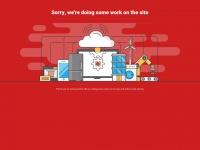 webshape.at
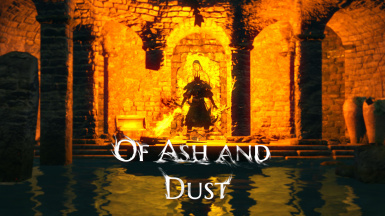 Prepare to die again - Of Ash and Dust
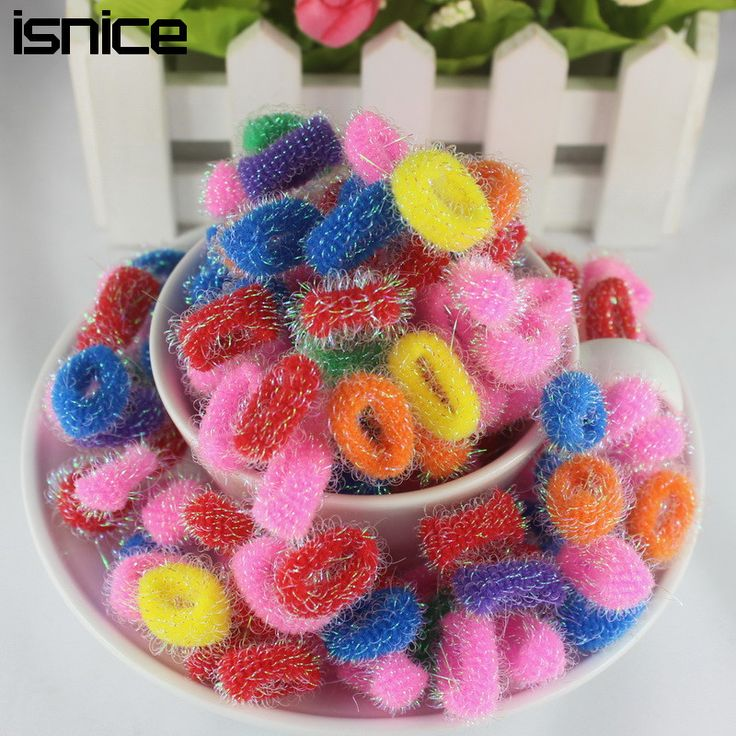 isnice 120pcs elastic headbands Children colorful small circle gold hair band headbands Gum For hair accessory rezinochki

[Exercise goal] Could you please return each line of the material exactly, dropping the pictures?

[Output below]
 webshape.at
 Prepare to die again - Of Ash and Dust
 isnice 120pcs elastic headbands Children colorful small circle gold hair band headbands Gum For hair accessory rezinochki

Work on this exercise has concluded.